- Extract provided -

# RV Capital Wholesalers



## iporta (Oct 12, 2008)

Has anyone bought an RV from RV Capital Wholesalers? We are thinking about buying from them,  but first we want to see some recommendations from other individulas who have dealt with them. We have seen posts on other forums from people who have bought from RV Direct and RV Wholesalers, but we haven't seen anything about RV Capital Wholesalers other than the testimonials they have on thier own web site


----------



## C Nash (Oct 12, 2008)

Re: RV Capital Wholesalers

Welcome to the forum iporta. Be careful of the testimonials you see on a business web site.  May be the owner that post it   I'm leary of wholesalers.  Get prices from them and then go to a local dealer with the specs to see the difference in prices.  Remember also that service after the sale is worth a lot. Sorry I can't offer any info on the wholesaler.

- Instruction -
Answer these questions on the forum thread about RV Capital Wholesalers:
1. On what date were the two posts made?
2. Which two other sellers has iporta seen discussed on other forums?
3. After getting prices from the wholesaler, where does C Nash advise taking the specs?
Base every response solely on the forum thread shown above.

- Data provided -
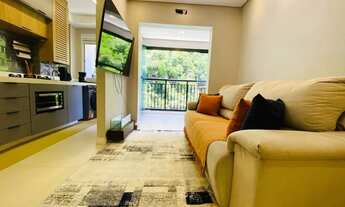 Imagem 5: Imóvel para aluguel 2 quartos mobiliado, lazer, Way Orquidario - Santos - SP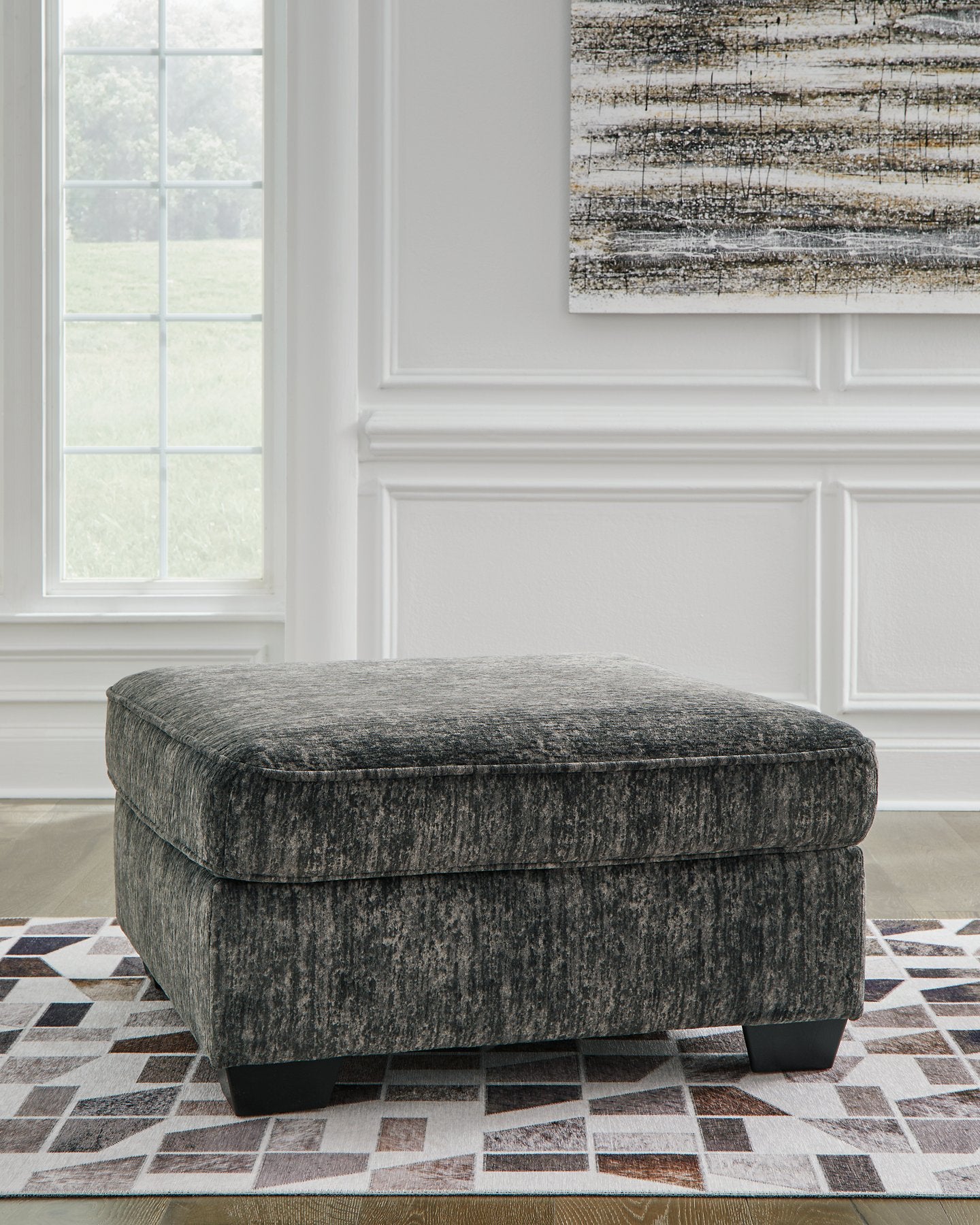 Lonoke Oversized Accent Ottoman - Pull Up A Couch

- Answer space -
1. Oct 12, 2008
2. RV Direct and RV Wholesalers
3. To a local dealer